EXERCISE PROMPT — Leave out every picture, and restate word for word only the lines from the one containing "Strength Band Training" through the end of the material.

DATASET EXTRACT —
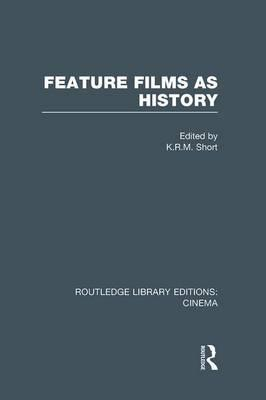 Feature Films as History
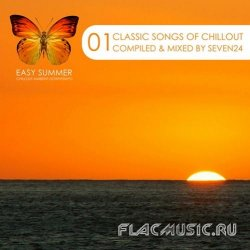 VA - Classic Songs of Chillout 01 (Compiled & Mixed by Seven24) (2012) (WEB)
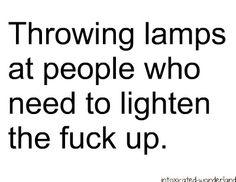 Lighten the fuck up :)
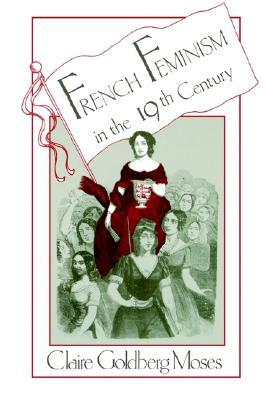 French Feminism In The Nineteenth Century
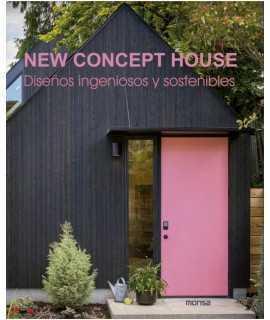 New Concept House. Diseños ingeniosos y sostenibles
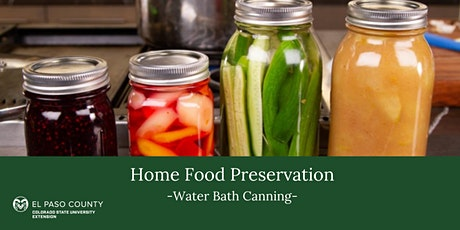 Home Food Preservation: Water Bath Canning: In-person (limited spots) tickets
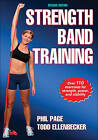 Strength Band Training by Todd S Ellenbecker, Phillip Page (Paperback, 2010)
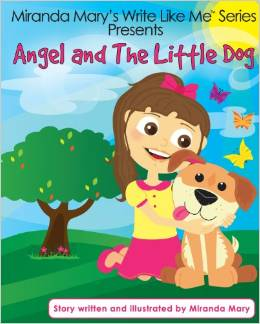 Mary and the Little Dog by Miranda Mary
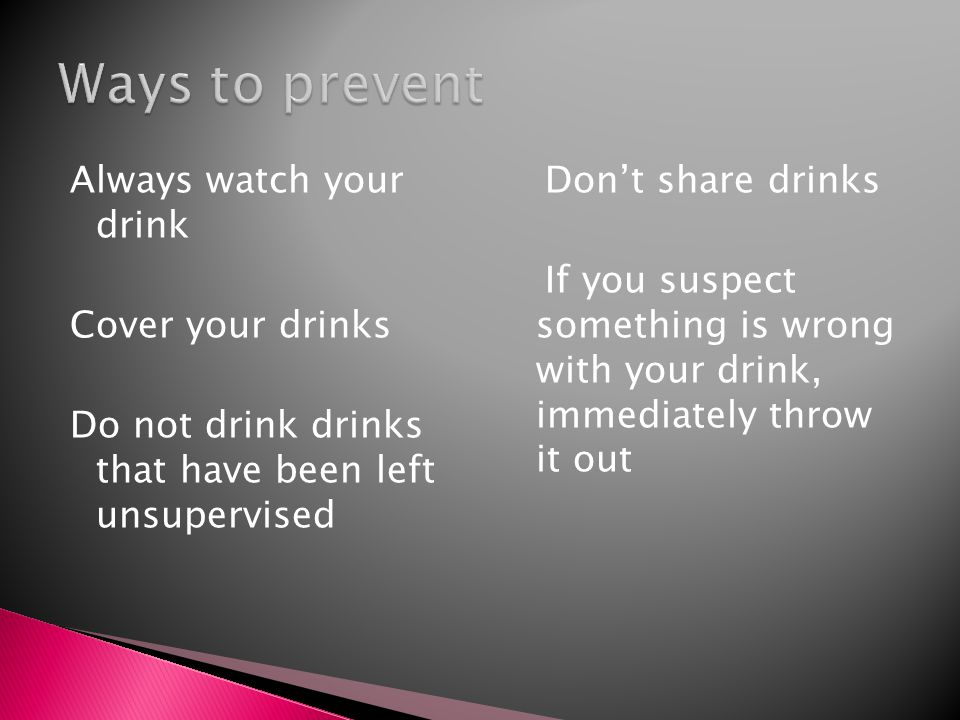Always watch your drink Cover your drinks Do not drink drinks that have been left unsupervised Don't share drinks If you suspect something is wrong wi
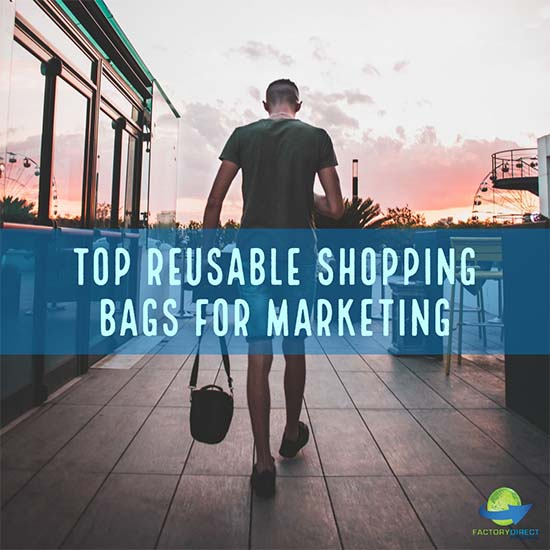 Top Three Reusable Shopping Bags for Marketing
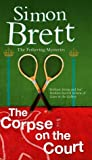 The Corpse on the Court (Fethering, #14)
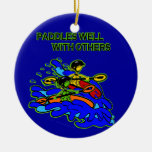 Whitewater Paddles Well With Others Christmas Tree Ornament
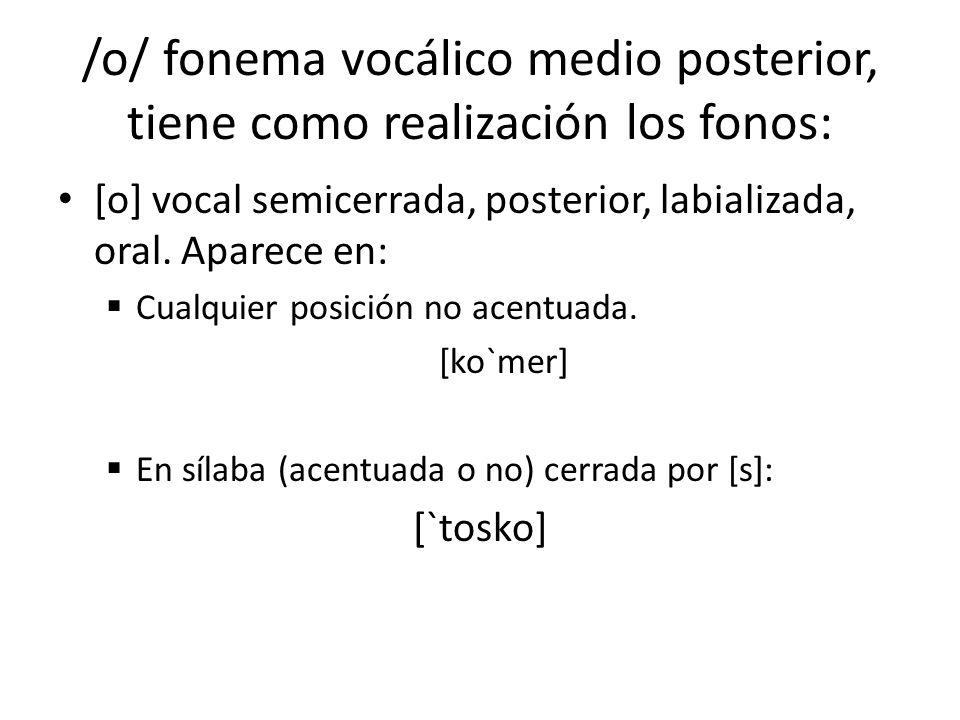 /o/ fonema vocálico medio posterior, tiene como realización los fonos:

OUTPUT —
 Strength Band Training by Todd S Ellenbecker, Phillip Page (Paperback, 2010)
 Mary and the Little Dog by Miranda Mary
Always watch your drink Cover your drinks Do not drink drinks that have been left unsupervised Don't share drinks If you suspect something is wrong wi
 Top Three Reusable Shopping Bags for Marketing
 The Corpse on the Court (Fethering, #14)
 Whitewater Paddles Well With Others Christmas Tree Ornament
 /o/ fonema vocálico medio posterior, tiene como realización los fonos:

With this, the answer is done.